''The Real World'': The house outcast is chosen
In the primitive society known as The Real World, the natives have a few mandatory rituals: in-house flirting, on-camera emotional breakdowns, hot-tub groping, and, perhaps most important, the annual selection of the house outcast. That final ritual is often a source of mild anguish for viewers who have spent the season making fun of the housemates we know that we wouldn't be too popular in the house ourselves and are tempted to side with the outcast, no matter how obnoxious or socially awkward he or she is. (Tonya and Frankie, that was a shout-out).

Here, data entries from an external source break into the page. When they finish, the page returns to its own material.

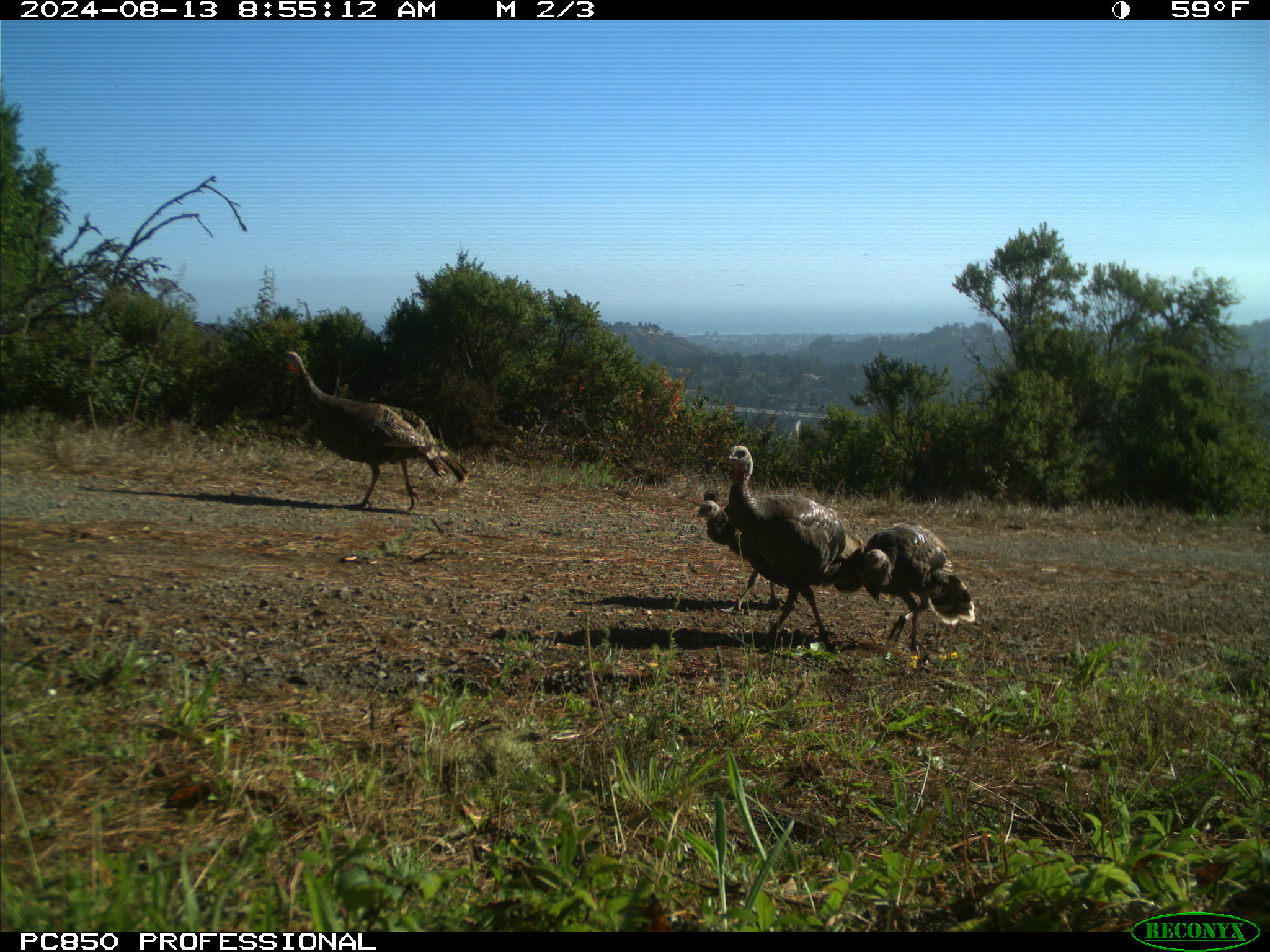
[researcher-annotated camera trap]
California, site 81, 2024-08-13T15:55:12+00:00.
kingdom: Animalia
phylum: Chordata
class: Aves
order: Galliformes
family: Phasianidae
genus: Meleagris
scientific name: Meleagris gallopavo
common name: turkey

This season is no exception, even if the opaque Melanie is making sympathy for the house devil harder than ever. Mel, her housemates say, is ''opinionated'' and for once, they're right. In fact, in the absence of romantic interests, hobbies, regional quirks, her bumptiousness is her only known personality trait perhaps because all the producers have ever shown her doing is gossiping and disagreeing with everything her housemates say. (Remember her refrain to Sarah: ''I would never . . .'')

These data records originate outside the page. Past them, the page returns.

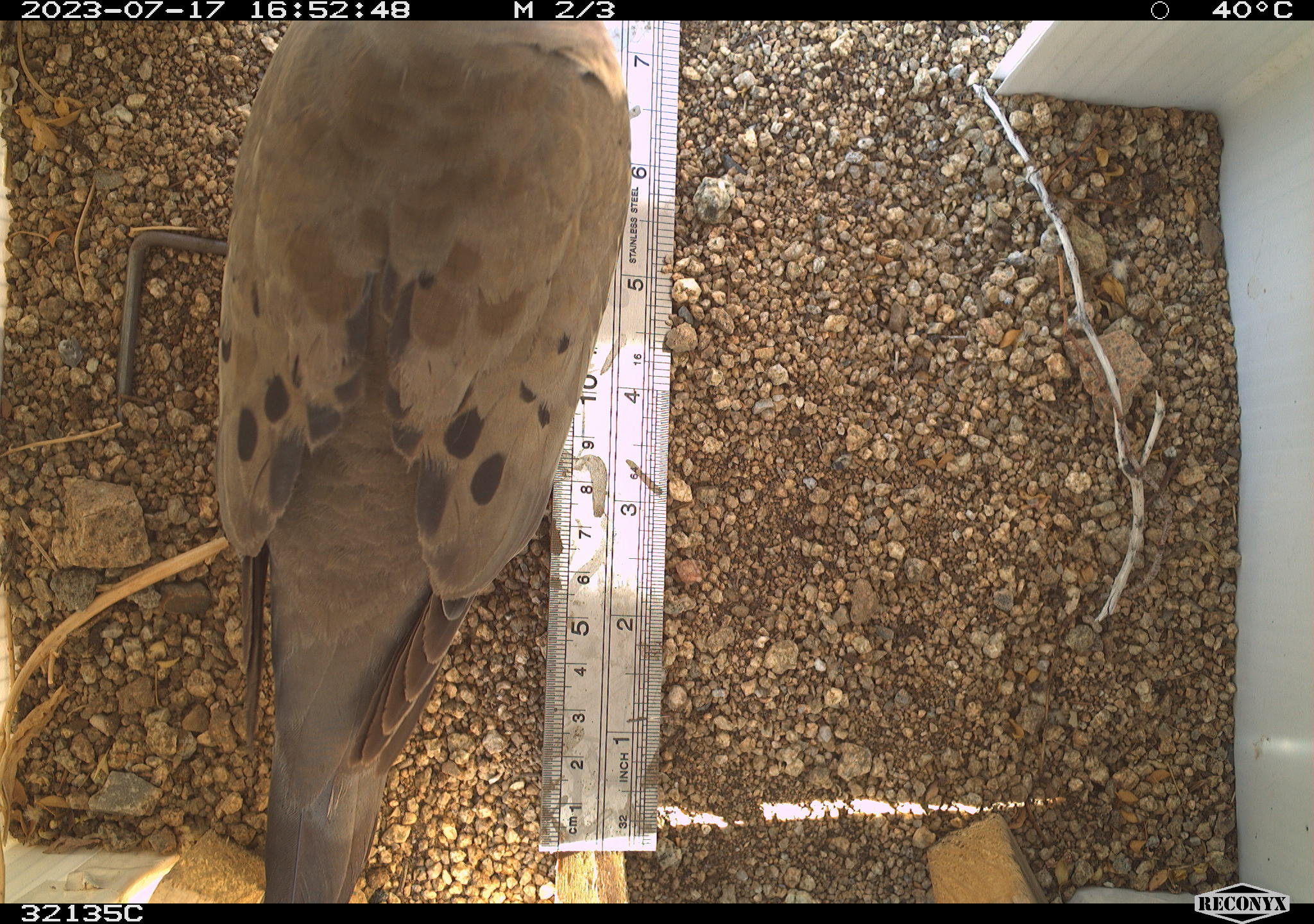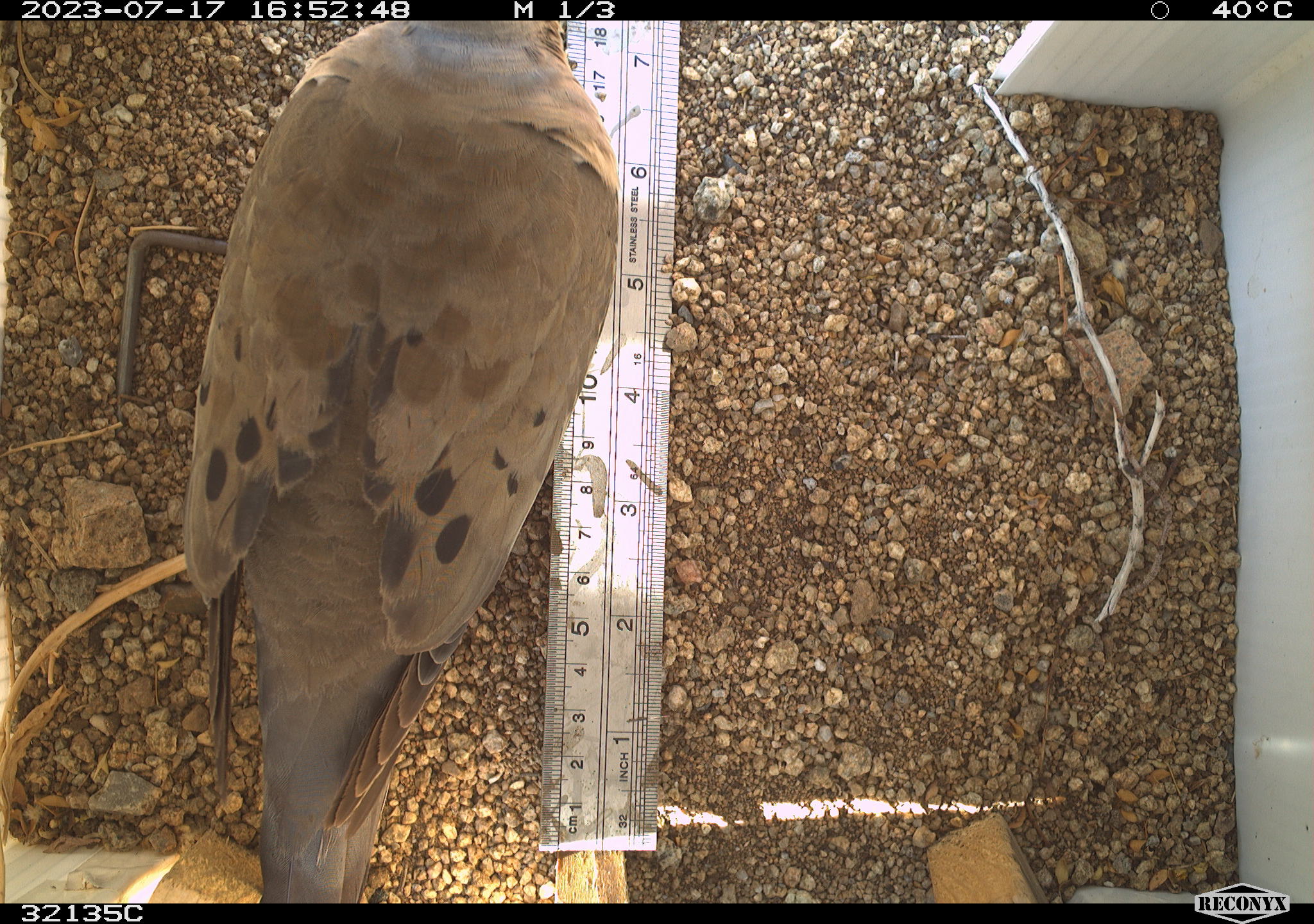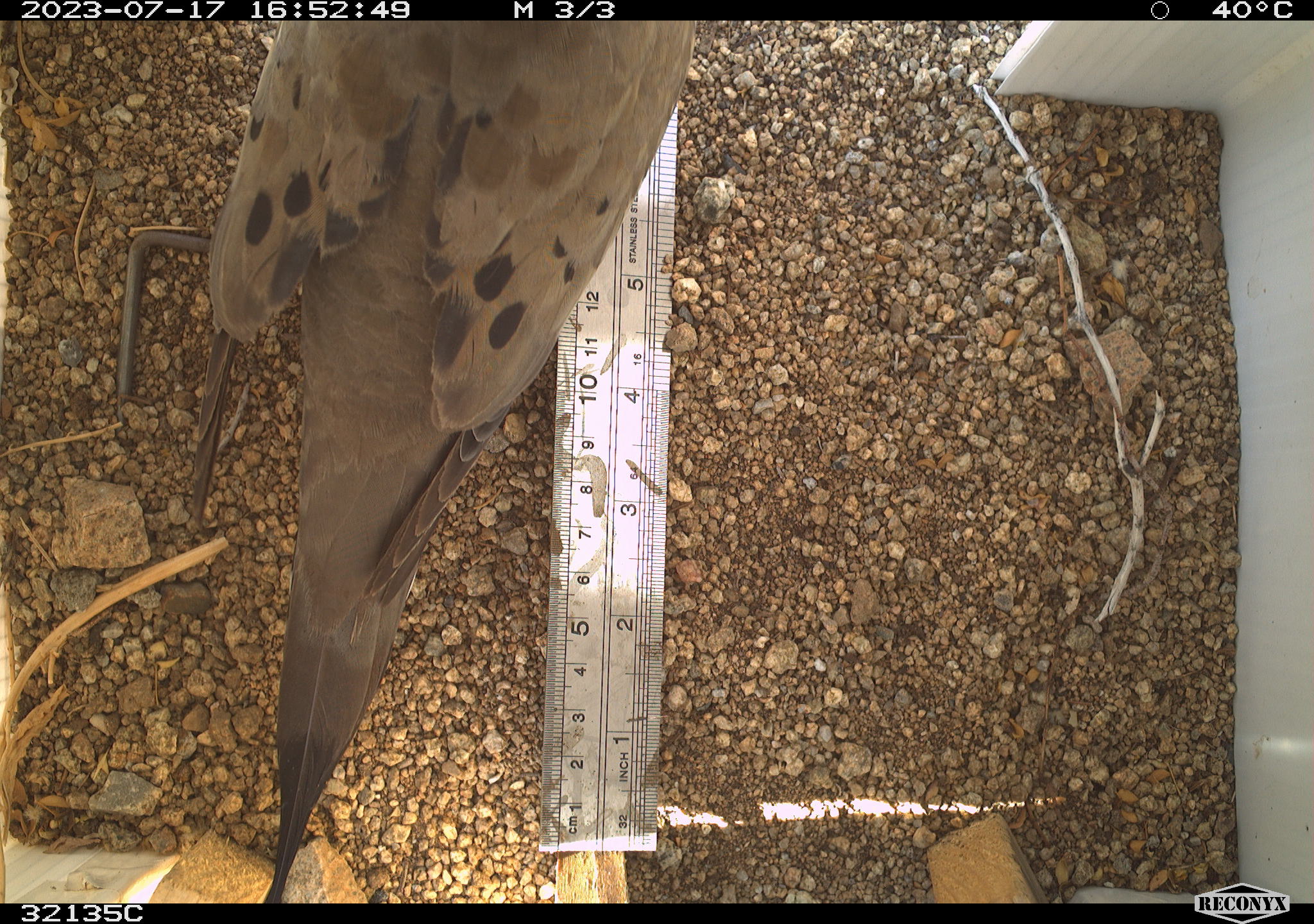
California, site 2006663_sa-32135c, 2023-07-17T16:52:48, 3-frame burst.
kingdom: Animalia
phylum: Chordata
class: Aves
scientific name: Aves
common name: bird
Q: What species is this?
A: Bird (Aves).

When the housemates were late for their Philly Soul-sponsored volunteer gig (they're using their no-doubt extensive architecture skills to design a playground sorry, kids of Philly), Melanie took to scolding them. ''Shut the f--- up,'' responded Landon, whose own traits tons of muscle, no discernible brain tissue, and a hearty affection for alcohol mean he'd never be the house outcast.
''I think too deeply into what people say sometimes,'' Landon said afterward, and he was correct for him, any amount of thought is too much. M.J. defended his twin, er, friend with a charming alpha-jock tirade that restored our waning sympathy for Mel: ''She just has to be set in her place,'' he said. ''She needs to go with the flow.'' He then ''joked'' that Landon should '''punch her in her nose, kick her in her teeth.'' Southern gentility in action.
But it became really obvious that Mel was in trouble when even her pal Willie turned upon her. As the group planned a playground site, she made her disapproval known via the subtle mechanism of loudly repeating, ''I don't like it,'' while Landon talked. Refusing to accept Willie's criticism of her obvious rudeness, she launched into a defense worthy of a Jerry Springer guest: I'm proud of my screwed-up self! ''People say I'm bitchy or I'm too opinionated,'' she chirped. ''I like those things about me.'' Well, as long as she likes them.
This episode's other story line was less predictable and more touching thanks to this season's saving grace, Karamo. He admitted that he's uncomfortable acting romantic with a man on camera, but his new love interest, the gentle Dorian, gave him some sage advice that helps him get over it: ''You are who you are. There's nothing to be ashamed of.'' Funny, that philosophy sounded a lot less convincing when it came from Mel.
What do you think? Are the housemates being too hard on Melanie, or is she just too hard to take?